Specifically, if two or more threads simultaneously write to a pipe, it
is possible for all the writers to hang despite there being significant
space available in the pipe.

I have translated the Rust example to C with some small adjustments:

#define _GNU_SOURCE
#include <fcntl.h>
#include <pthread.h>
#include <stdio.h>
#include <unistd.h>

static int pipefd[2];

void *thread_start(void *arg) {
char buf[1];
for (int i = 0; i < 1000000; i++) {
read(pipefd[0], buf, sizeof(buf));
write(pipefd[1], buf, sizeof(buf));
}
puts("done");
return NULL;
}

int main() {
pipe(pipefd);
printf("init buffer: %d\n", fcntl(pipefd[1], F_GETPIPE_SZ));
printf("new buffer: %d\n", fcntl(pipefd[1], F_SETPIPE_SZ, 0));
write(pipefd[1], "aa", 2);
pthread_t thread1, thread2;
pthread_create(&thread1, NULL, thread_start, NULL);
pthread_create(&thread2, NULL, thread_start, NULL);
pthread_join(thread1, NULL);
pthread_join(thread2, NULL);
}

The expected behavior of this program is to print:

init buffer: 65536
new buffer: 4096
done
done

and then exit.

On Linux 5.14-rc4, compiling this program and running it will print the
following about half the time:

init buffer: 65536
new buffer: 4096
done

and then hang. This is unexpected behavior, since the pipe is at most
two bytes full at any given time.

/proc/x/stack shows that the remaining thread is hanging at pipe.c:560.
It looks like not only there needs to be space in the pipe, but also
slots. At pipe.c:1306, a one-page pipe has only one slot. this led me to
test nthreads=2, which also hangs. Checking blame of the pipe_write
comment, it was added in a194dfe, which says, among other things:

> We just abandon the preallocated slot if we get a copy error. Future
> writes may continue it and a future read will eventually recycle it.

This matches the observed behavior: in this case, there are no readers
on the pipe, so the abandoned slot is lost.

In my opinion (as expressed on the issue), the pipe is being misused
here. As explained in the pipe(7) manual page:

> Applications should not rely on a particular capacity: an application
> should be designed so that a reading process consumes data as soon as
> it is available, so that a writing process does not remain blocked.

**DIRECTION 1**:
Count the lines of the listing that contain the string "photograph", and give only that number.
The passage above and the listing that comes next are unrelated.

**RECORDS TO USE**:
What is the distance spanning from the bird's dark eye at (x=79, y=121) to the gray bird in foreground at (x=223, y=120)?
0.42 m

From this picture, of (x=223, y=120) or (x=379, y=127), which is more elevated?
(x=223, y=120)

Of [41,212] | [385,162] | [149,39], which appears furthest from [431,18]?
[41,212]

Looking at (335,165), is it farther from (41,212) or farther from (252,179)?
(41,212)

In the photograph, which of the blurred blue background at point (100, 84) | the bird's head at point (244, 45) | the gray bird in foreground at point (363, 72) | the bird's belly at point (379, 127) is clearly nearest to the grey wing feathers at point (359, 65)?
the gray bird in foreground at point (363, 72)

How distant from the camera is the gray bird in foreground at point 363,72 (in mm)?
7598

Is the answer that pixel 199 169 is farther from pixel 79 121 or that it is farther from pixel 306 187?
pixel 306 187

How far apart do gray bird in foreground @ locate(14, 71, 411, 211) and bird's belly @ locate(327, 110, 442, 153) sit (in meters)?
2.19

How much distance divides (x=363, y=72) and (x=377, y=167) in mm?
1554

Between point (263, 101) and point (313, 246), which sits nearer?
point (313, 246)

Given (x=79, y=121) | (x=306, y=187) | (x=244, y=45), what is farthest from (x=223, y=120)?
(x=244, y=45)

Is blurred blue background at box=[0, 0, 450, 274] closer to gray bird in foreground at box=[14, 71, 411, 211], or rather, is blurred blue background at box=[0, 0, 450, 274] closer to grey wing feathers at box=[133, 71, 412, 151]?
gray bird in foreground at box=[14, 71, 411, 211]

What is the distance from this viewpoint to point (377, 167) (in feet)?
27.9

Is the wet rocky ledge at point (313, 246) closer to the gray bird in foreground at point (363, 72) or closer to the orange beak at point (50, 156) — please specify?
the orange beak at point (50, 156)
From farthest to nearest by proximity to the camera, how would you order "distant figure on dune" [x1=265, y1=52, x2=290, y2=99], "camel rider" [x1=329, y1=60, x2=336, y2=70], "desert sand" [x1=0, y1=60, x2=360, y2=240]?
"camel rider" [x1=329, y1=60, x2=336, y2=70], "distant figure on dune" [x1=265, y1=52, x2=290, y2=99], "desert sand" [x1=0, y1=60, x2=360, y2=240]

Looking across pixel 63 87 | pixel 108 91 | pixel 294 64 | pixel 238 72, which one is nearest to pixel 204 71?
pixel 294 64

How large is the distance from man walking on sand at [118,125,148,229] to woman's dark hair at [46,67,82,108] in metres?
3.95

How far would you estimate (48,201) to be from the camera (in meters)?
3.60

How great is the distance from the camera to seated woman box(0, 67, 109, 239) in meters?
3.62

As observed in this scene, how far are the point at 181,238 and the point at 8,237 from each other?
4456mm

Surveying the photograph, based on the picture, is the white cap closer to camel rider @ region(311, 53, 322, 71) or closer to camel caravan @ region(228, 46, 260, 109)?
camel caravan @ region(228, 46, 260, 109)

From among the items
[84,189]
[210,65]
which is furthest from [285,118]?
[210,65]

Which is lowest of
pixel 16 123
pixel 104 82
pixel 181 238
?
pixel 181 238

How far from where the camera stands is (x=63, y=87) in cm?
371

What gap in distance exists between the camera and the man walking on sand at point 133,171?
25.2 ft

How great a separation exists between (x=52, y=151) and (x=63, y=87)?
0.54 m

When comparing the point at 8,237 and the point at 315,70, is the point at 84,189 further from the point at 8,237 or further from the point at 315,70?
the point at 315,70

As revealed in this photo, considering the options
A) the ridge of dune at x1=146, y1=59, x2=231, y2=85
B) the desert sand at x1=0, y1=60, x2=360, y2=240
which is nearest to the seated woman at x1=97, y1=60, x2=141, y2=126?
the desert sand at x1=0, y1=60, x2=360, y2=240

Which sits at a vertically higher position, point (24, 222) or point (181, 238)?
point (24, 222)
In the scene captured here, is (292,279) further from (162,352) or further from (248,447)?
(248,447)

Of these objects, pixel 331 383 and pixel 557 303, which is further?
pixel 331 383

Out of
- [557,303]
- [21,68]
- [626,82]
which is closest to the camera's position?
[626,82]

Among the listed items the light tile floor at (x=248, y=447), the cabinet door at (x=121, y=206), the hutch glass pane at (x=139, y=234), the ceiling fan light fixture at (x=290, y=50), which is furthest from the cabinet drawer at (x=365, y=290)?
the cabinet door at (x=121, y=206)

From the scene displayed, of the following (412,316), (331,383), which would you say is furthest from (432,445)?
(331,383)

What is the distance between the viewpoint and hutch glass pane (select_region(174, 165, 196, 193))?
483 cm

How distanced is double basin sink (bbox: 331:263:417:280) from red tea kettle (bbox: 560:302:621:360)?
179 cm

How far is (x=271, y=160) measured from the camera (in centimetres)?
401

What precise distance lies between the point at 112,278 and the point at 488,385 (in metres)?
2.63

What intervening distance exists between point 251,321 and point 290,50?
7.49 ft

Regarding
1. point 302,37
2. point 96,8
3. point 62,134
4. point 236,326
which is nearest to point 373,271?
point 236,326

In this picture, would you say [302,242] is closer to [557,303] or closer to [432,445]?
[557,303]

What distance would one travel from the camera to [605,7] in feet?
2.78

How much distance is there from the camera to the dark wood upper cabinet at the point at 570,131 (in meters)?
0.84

**DIRECTION 2**:
For each statement, state yes or no according to the passage above, and quote the deciding words: (a) The initial buffer size printed by the program is 65536. (b) The remaining thread is shown hanging at pipe.c:1306. (c) The pipe is at most four bytes full at any given time.

**COMPLETE RESPONSE 1**:
2

**COMPLETE RESPONSE 2**:
(a) Yes: "init buffer: 65536"
(b) No: "the remaining thread is hanging at pipe.c:560"
(c) No: "the pipe is at most two bytes full at any given time"